▶ _Text section_
-------------------------
The self in a wider context (2007–2012)

In the series of images presented here, I have used a multiplicity of elements and experimented with ambiguities, polarities, and balancing different codes as a strategy and as the conceptual ground for my work. The aim was to create a noematic mise en abyme to inform viewers’ interpretations one step at a time. This suggests liberation from the idea of a single narrative intention and distinctions between analogue/digital means and different traditions. Also, this strategy allows for the consideration of more elements for narrativity alongside narrative devices, such as narrative gaps, layering information, and self-portraiture as a ground for projection.


All images in this series are obviously staged and manipulated. This is understood not only because of the multiplication of my figure (the dominant figure in black), which is repeated in all images, and the perspective corrections that enhance the legibility of the images, but also because of several other details that do not comply with photographic optics/processes. The images contain much more detail than could be contained even in large-format film because they have been digitally composed out of a number of negatives. In some images lighting varies greatly in different areas of the image. For example, the images used to make image 13, Patras, August 2007, were taken at different times of day: for the top part of the work, the images were taken in the morning, whereas for the bottom the images were taken in the evening. In image 14, the images composing the left part of the work were taken in the winter, whereas the images for the right part were taken in the summer. In this work the right side of the landscape mirrors the left side. This landscape is constructed. The contractedness of the images is even more evident if the viewer is familiar with the areas presented. In image 15, which was taken in Patras, Greece, the mountains in the background belong to the surrounding areas and not to the particular view from the town. The image of St. Paul’s in London, image 17, is unpopulated, with sheep having replaced people. All images have been shot on film, and each image took days, and sometimes months, of preparation and shooting. The images were then scanned and brought together digitally.
-------------------------
▶ _Input data_

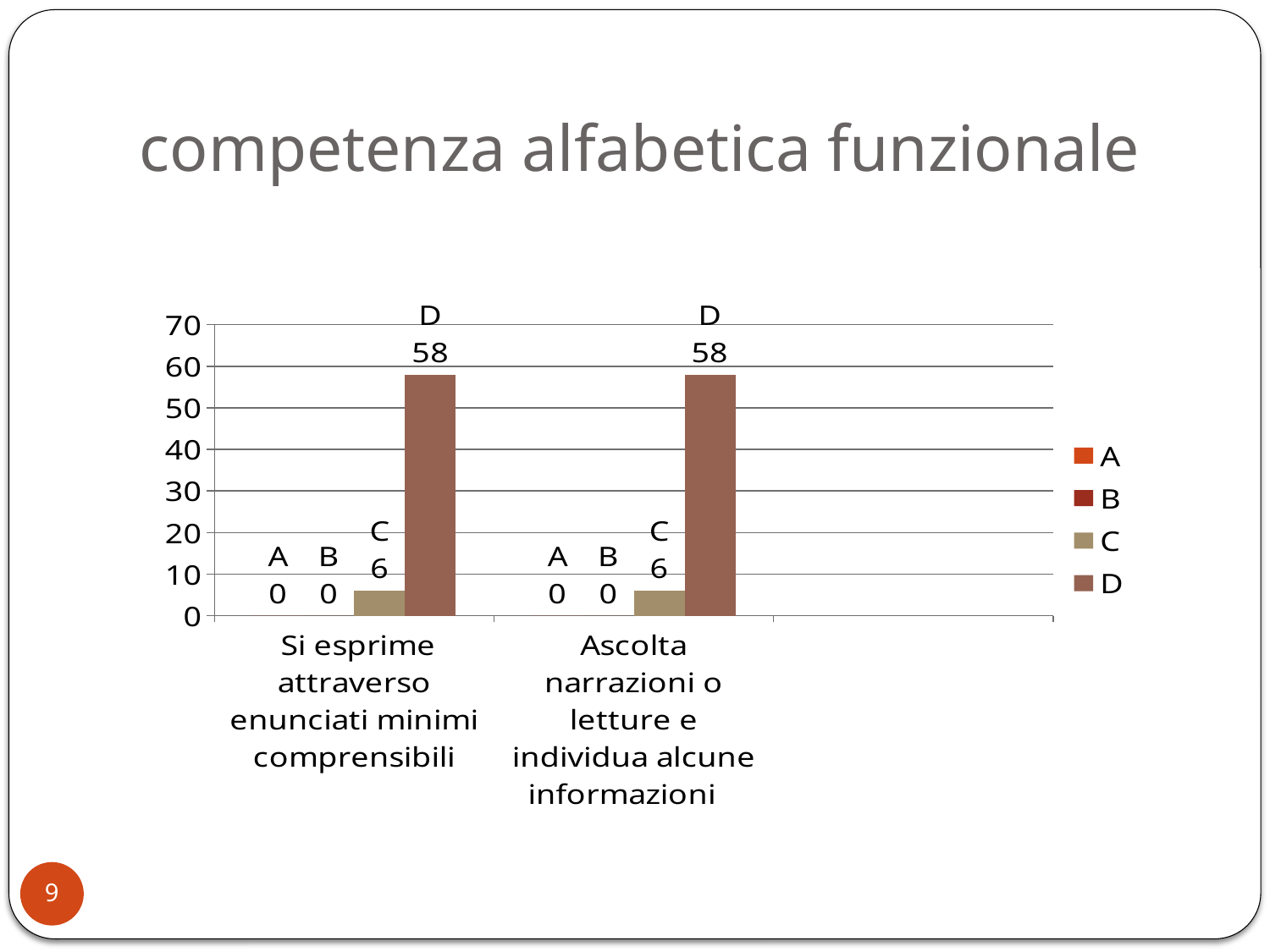
What is the value for series C in the category "Ascolta narrazioni o letture e individua alcune informazioni"? 6 What is the value for series D in the category "Si esprime attraverso enunciati minimi comprensibili"? 58 How many series does the legend list? 4 Is the value for series D in the category "Si esprime attraverso enunciati minimi comprensibili" greater or less than 50? greater What is the value for series A in the category "Si esprime attraverso enunciati minimi comprensibili"? 0 What kind of chart is shown on the slide? bar chart How many categories are shown on the x axis of the chart? 2 What is the title of the slide containing the chart? competenza alfabetica funzionale Which is larger in the category "Ascolta narrazioni o letture e individua alcune informazioni": the value for series C or the value for series D? D What is the difference between the values for series D and series C in the category "Si esprime attraverso enunciati minimi comprensibili"? 52 Which series has the highest value in the category "Ascolta narrazioni o letture e individua alcune informazioni"? D What is the value for series B in the category "Ascolta narrazioni o letture e individua alcune informazioni"? 0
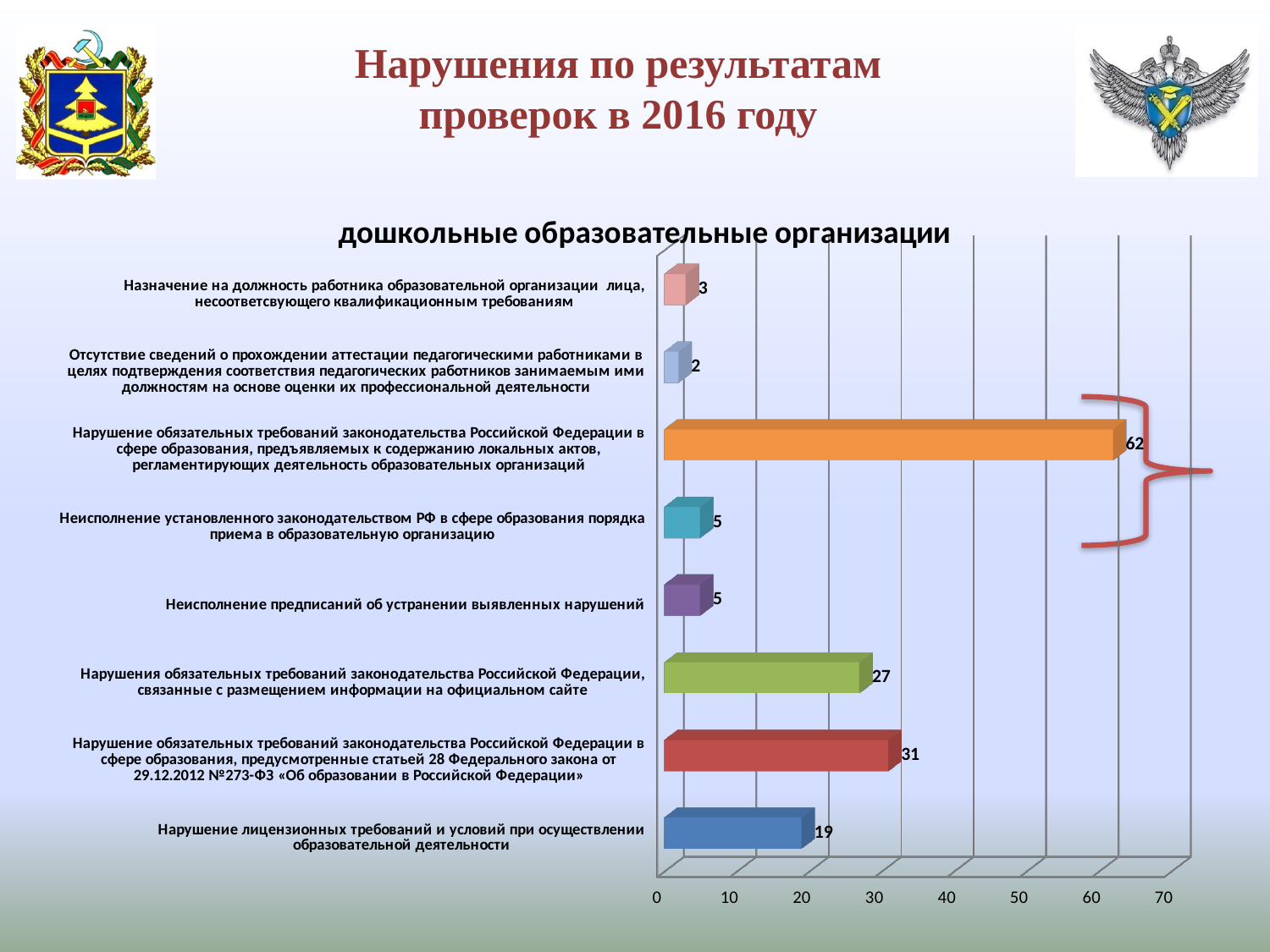
What is the value for "Неисполнение предписаний об устранении выявленных нарушений"? 5 What is the difference between the value for violations related to the content of local acts (62) and the value for violations under Article 28 of Federal Law No. 273-ФЗ (31)? 31 Which category has the highest value? Нарушение обязательных требований законодательства Российской Федерации в сфере образования, предъявляемых к содержанию локальных актов, регламентирующих деятельность образовательных организаций What is the value for "Нарушение лицензионных требований и условий при осуществлении образовательной деятельности"? 19 What is the title of the chart? дошкольные образовательные организации What is the value for "Нарушения обязательных требований законодательства Российской Федерации, связанные с размещением информации на официальном сайте"? 27 Which is larger: the value for "Нарушение лицензионных требований..." or the value for "Нарушения обязательных требований..., связанные с размещением информации на официальном сайте"? Нарушения обязательных требований..., связанные с размещением информации на официальном сайте What is the value for "Назначение на должность работника образовательной организации лица, несоответсвующего квалификационным требованиям"? 3 What kind of chart is shown on the slide? bar chart How many categories (types of violations) are plotted in the chart? 8 Is the value for "Нарушение обязательных требований законодательства Российской Федерации в сфере образования, предусмотренные статьей 28 Федерального закона от 29.12.2012 №273-ФЗ" greater or less than 30? greater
-------------------------
▶ _What this exercise asks_
[1] In the text on the self in a wider context, what has replaced the people in the image of St. Paul's in London?
[2] Transcribe the part of the text on the self in a wider context starting at "In the series" and ending at "ground for projection.".
[3] According to the text on the self in a wider context, why do the images hold more detail than even large-format film could contain?
The data has no connection to the text on the self in a wider context.

▶ _Results for the exercise_
[1] Sheep have replaced the people.

[2]
In the series of images presented here, I have used a multiplicity of elements and experimented with ambiguities, polarities, and balancing different codes as a strategy and as the conceptual ground for my work. The aim was to create a noematic mise en abyme to inform viewers’ interpretations one step at a time. This suggests liberation from the idea of a single narrative intention and distinctions between analogue/digital means and different traditions. Also, this strategy allows for the consideration of more elements for narrativity alongside narrative devices, such as narrative gaps, layering information, and self-portraiture as a ground for projection.

[3] They were digitally composed from a number of negatives. Each image was shot on film, scanned, and then brought together digitally.